In several other schools, either counsellors or teachers are speaking to parents so that they can handle the situation more effectively at a time when they lose their patience easily because of stress.

The heads of The Heritage School, Apeejay Schools and South Point High School feel children have to be treated as grown-ups who have a mind of their own and involve them in family decisions.

“Parents treat children as they want to and according to their convenience. Instead they have to give children the confidence that their decision is valued. If they are given responsibilities they will never fail their parents,” Seema Sapru, principal of The Heritage School, said.

The pandemic has thrown open many new challenges for parents.

“Many parents make the mistake of brushing aside their children but these teens have a voice and if there is a crisis they can help out and give suggestions, which are pertinent,” Rupa Sanyal Bhattacharjee, principal, South Point, said.

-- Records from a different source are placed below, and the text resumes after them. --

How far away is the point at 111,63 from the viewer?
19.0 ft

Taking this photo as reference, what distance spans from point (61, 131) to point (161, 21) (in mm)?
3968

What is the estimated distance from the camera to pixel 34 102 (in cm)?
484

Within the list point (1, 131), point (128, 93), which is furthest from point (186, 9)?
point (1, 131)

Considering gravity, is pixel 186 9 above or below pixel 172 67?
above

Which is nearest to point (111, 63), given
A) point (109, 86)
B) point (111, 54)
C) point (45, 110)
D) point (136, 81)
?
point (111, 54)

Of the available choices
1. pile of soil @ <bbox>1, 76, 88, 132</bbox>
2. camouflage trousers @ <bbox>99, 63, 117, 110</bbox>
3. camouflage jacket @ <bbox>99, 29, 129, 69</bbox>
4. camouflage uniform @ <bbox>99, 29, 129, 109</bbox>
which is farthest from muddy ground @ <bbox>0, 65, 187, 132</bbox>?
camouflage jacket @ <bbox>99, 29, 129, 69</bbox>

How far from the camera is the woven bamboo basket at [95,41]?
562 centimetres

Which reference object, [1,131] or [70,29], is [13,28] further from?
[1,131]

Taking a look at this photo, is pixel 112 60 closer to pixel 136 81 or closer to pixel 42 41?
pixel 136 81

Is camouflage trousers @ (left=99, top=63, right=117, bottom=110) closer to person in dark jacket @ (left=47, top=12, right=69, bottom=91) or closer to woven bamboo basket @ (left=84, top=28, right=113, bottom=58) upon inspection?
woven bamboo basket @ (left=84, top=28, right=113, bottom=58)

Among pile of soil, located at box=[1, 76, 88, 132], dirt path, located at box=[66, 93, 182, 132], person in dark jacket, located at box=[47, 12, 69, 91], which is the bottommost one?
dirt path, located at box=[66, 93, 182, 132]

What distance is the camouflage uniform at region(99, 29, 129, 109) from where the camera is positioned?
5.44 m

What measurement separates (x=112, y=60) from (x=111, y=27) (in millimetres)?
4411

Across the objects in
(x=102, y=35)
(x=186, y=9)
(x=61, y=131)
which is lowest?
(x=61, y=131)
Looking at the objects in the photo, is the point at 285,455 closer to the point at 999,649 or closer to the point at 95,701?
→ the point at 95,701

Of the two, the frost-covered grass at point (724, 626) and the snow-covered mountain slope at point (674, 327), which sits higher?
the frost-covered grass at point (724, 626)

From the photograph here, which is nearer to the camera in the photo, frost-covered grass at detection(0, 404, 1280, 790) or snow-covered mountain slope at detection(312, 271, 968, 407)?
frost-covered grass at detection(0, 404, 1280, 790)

This is a time for parents to tell their children that they “are resilient, developing patience and coping skills” despite so many challenges, psychiatrist Mukherji said.

“Don’t make excuses for the child that there was no Net connectivity or he/she was sick if he/she is not attending classes,” she said.

Sri Sri Academy has been advising parents to use the time to “bond with children” and not to “over monitor” them as it can leave them frustrated.

“Parents need to balance out the time they are spending with children… though they need to be watched and communication channels have to be kept open but parents should not over monitor,” principal Suvina Shunglu said.

Parents are on the “front line”, spending time with them at a time when teachers are not present face to face, Mukherji said. “They have to attend online classes; they are anxious about their careers and how long this would continue… parents have a role to play and for that there has to be better self-awareness.”

The role of the parent has expanded during the pandemic. “Parents are the first counsellors for their children but there are occasions when they might go wrong and hence they need the help of counsellors to guide them,” Reeta Chatterjee, administrator of the Apeejay Schools, said.

Counsellors have to help parents with certain skills, the counsellor at Calcutta International School, Farishta Dastur Mukerji, said.